START EXCERPTED TEXT

So I would say the lead list is long; there are other technologies that we are deploying as well to go meet some of these needs. And I think as credit becomes more available, I think you will start seeing Ecovation [stuff] pop, too.
Michael Harrison - Analyst
Alright. Thanks very much, guys.
Operator
your next question comes from the line of Laurence Alexander with Jefferies.
Unidentified Participant - Analyst
Hi, this is Unidentified Participant on for Lawrence. Was wondering if on the Health Care side, you could give us an update after doing the initial service protocol trials, how that's going there?
Douglas Baker - President, CEO
Look, the Protect model continues to look extremely promising. I would say all the work that we're doing in hospitals is proving the concept that if you actually clean and reduce bacteria loads then you have an improvement long term in infections. I don't know if you saw it today, the Wall Street Journal, in section R-6, there's "10 Steps to Preventing Infections in Hospitals". We're referenced as step one. So I think the word is getting out, and there's a lot of, I think, interest in this area, and we remain quite bullish on our Health Care initiative. and [Protect[.
Unidentified Participant - Analyst
Okay, and then just a second on demand trends in Europe. Could you just expand a little bit about what you are seeing there, as far as competitor behavior?
Douglas Baker - President, CEO
I don't know that we've seen any significant change in competitive behavior in Europe. What I would say about demand in general in Europe is it's stabilized, and I think we're pretty confident that we have seen the bottom in terms of demand destruction in Europe. So if anything, that business appears to be firming up.

END EXCERPTED TEXT

= TASK INSTRUCTIONS =
A: According to the call transcript, in which section of the Wall Street Journal did "10 Steps to Preventing Infections in Hospitals" appear?
B: Write the next part of the call transcript, continuing from its last line.
The listing that follows is not needed for anything here.

START INFORMATION SHOWN

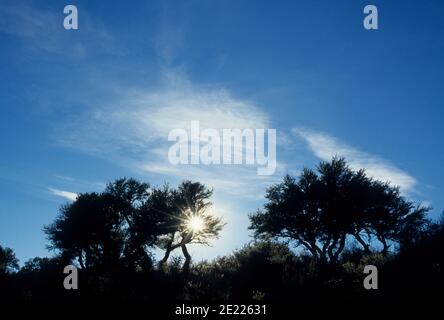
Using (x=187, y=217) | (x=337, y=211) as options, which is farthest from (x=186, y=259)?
(x=337, y=211)

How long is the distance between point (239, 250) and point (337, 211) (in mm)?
12547

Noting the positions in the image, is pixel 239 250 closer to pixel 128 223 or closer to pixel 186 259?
pixel 186 259

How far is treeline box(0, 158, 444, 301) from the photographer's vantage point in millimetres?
23891

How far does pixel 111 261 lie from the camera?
129ft

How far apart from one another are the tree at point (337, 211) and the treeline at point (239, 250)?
0.11 m

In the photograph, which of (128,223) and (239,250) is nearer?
(239,250)

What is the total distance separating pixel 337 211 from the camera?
38656mm

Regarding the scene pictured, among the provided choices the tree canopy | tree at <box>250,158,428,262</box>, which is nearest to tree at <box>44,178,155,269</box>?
the tree canopy

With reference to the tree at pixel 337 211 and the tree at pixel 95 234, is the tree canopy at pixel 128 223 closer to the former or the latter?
the tree at pixel 95 234

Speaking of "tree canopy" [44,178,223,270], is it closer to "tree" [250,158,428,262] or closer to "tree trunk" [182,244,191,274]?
"tree trunk" [182,244,191,274]

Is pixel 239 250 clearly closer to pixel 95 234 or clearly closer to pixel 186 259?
pixel 186 259

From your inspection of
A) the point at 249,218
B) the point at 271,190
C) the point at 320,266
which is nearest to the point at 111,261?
the point at 249,218

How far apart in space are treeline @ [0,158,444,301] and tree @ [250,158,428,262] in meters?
0.11
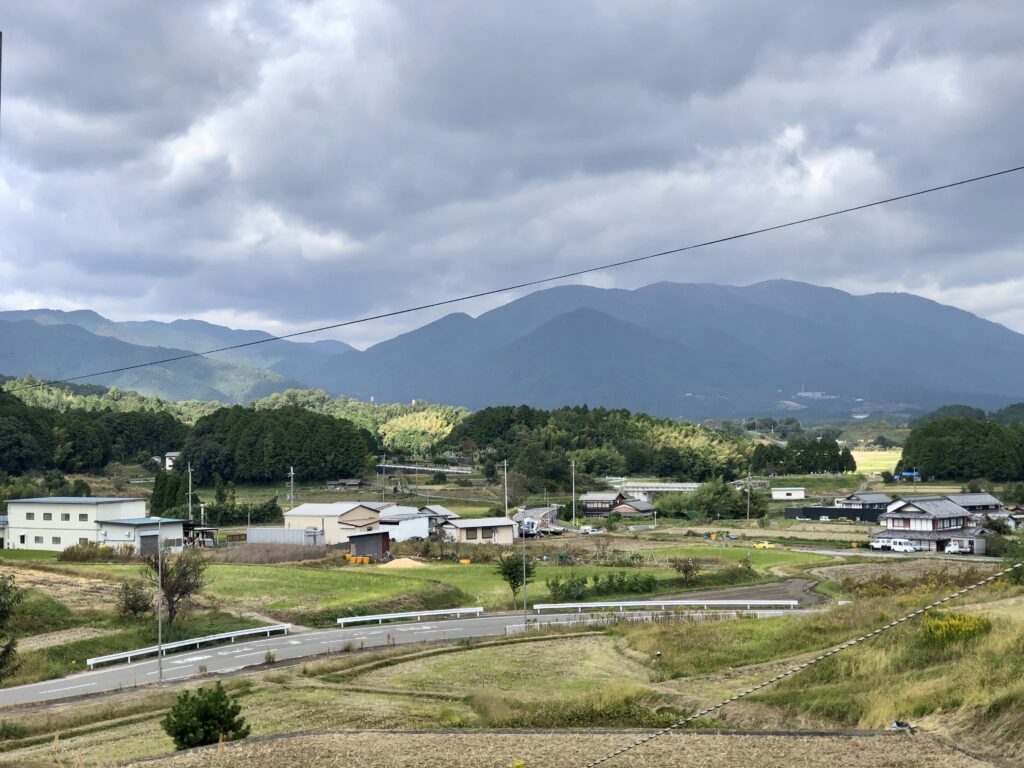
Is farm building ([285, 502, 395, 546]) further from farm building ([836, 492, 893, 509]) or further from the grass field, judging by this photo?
the grass field

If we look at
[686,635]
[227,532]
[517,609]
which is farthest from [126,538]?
[686,635]

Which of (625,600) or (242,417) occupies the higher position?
(242,417)

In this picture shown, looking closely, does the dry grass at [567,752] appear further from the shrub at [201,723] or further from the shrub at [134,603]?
the shrub at [134,603]

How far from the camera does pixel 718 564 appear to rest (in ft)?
169

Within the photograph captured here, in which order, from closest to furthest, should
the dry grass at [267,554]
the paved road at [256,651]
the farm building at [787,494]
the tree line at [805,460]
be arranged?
the paved road at [256,651]
the dry grass at [267,554]
the farm building at [787,494]
the tree line at [805,460]

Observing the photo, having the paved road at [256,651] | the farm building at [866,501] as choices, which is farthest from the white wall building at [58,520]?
the farm building at [866,501]

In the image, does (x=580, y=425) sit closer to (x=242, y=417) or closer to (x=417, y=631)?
(x=242, y=417)

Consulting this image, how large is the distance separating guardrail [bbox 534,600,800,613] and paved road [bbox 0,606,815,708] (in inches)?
67.7

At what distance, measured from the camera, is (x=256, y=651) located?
30094 mm

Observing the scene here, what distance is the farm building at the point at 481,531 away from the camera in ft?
207

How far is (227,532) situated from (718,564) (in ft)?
116

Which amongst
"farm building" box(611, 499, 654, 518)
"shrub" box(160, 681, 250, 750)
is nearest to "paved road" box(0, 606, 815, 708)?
"shrub" box(160, 681, 250, 750)

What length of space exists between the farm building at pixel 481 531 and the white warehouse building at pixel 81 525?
56.3 ft

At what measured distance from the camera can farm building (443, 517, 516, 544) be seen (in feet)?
207
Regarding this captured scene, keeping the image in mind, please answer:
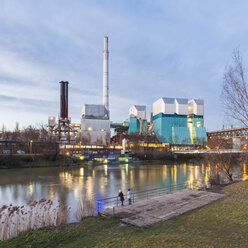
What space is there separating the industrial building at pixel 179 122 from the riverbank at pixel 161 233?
14162 cm

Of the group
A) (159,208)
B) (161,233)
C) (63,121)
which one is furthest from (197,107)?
(161,233)

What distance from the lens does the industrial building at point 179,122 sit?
153 m

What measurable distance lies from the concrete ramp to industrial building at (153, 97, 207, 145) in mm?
135827

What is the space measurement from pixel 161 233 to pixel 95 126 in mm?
147527

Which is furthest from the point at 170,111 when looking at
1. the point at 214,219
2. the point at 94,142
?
the point at 214,219

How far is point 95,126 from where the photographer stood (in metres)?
155

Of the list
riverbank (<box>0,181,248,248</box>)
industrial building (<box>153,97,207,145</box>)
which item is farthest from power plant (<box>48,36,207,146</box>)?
riverbank (<box>0,181,248,248</box>)

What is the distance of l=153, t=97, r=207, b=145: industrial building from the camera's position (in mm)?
152875

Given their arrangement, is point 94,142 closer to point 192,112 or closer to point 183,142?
point 183,142

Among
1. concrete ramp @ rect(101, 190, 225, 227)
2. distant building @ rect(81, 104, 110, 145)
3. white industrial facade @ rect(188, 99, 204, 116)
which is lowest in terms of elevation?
concrete ramp @ rect(101, 190, 225, 227)

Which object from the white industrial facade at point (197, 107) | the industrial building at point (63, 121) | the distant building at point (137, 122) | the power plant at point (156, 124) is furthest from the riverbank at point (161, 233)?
the white industrial facade at point (197, 107)

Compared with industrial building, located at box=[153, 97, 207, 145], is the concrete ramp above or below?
below

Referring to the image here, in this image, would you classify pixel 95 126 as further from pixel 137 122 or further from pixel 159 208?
pixel 159 208

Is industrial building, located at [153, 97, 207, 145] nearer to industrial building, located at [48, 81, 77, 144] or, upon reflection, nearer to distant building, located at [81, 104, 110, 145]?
distant building, located at [81, 104, 110, 145]
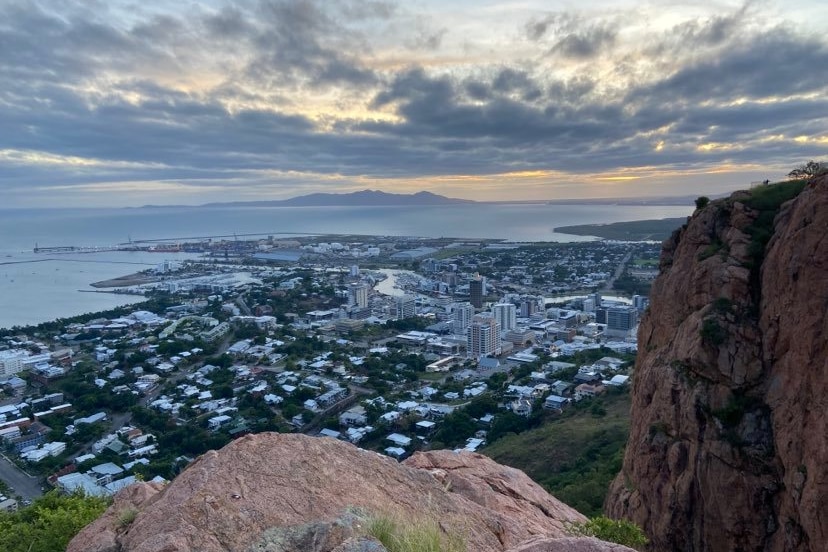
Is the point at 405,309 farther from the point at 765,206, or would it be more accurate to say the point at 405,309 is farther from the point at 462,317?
the point at 765,206

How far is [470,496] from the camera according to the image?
572cm

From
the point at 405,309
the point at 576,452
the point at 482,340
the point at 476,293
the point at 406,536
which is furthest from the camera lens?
the point at 476,293

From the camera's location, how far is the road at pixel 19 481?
1772 cm

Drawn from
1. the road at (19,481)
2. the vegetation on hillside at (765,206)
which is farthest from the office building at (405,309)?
the vegetation on hillside at (765,206)

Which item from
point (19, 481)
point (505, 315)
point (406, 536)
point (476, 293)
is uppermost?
point (406, 536)

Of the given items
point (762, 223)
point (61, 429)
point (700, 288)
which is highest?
point (762, 223)

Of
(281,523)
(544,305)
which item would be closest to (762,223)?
(281,523)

END INFORMATION SHOWN

= REPLIES =
A: Section R-6.

B:
Unidentified Participant - Analyst
Thank you.
Operator
Your next question comes from the line of Gary Bisbee with Barclays Capital.
Gary Bisbee - Analyst
Hi, good afternoon. First question, how much benefit do you think you are likely to get in 2010 from the cost action taken early this year? Obviously it seems like the benefit your margins this year are back loaded so there would be some flow-through in the first half of next year, but I guess I'm trying to get a sense if you think that you've done enough now to position yourself for, without a big volume spike, it continued up year-over-year margin story next year?
Douglas Baker - President, CEO
Yes, Gary, so if you are talking about the activity that we undertook beginning in January, we talked about roughly a $75 million annual benefit, we're going to realize roughly $55 million of that this year and another $20 million incremental next year as we go through. So the year on year delta will be about $20 million, and you're right, it's going to be principally in the first half that we'll recognize this. We have a number of other initiatives underway within the Company, that simply aren't part of, quote unquote, the restructuring efforts, but they're all designed to help drive efficiency or lift margin in both a up sales cycle or a flat sales cycle. So I think we're completely aware.
My assumption next year is, I don't think the economy is going to be nearly as rosy as some of the other predictions. So our expectation is that it's going to be what I would call another difficult demand year, not in all markets. Lodging probably gets marginally better. Food Service I think is going to be a difficult year. And I think Health Care and Food and Beverage, Government, et al, will remain fairly healthy like they were this year, but we aren't planning on any big boomerang effect next year or big spike up in demand from an economic turnaround.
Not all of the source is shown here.